- [EXERCISE MATERIALS]:
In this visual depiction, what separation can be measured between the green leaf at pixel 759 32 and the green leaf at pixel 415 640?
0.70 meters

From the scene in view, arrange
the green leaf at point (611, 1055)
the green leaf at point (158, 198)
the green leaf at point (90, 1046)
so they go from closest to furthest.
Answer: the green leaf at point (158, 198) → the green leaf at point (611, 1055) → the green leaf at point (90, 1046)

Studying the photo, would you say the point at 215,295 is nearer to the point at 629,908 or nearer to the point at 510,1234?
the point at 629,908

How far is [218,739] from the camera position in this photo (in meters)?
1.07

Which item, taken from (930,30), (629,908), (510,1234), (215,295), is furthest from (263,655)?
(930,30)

- [TO BE DONE]:
Arrange the items from the line containing "Studying the photo, would" through the end of the items as a two-column CSV with the columns text and answer. Give one row per item, put each value in a single quoted field, and replace any line breaks with spaces.

- [TASK SOLUTION]:
text,answer
"Studying the photo, would you say the point at 215,295 is nearer to the point at 629,908 or nearer to the point at 510,1234?","the point at 629,908"
"How far is [218,739] from the camera position in this photo (in meters)?","1.07"
"Which item, taken from (930,30), (629,908), (510,1234), (215,295), is furthest from (263,655)?","(930,30)"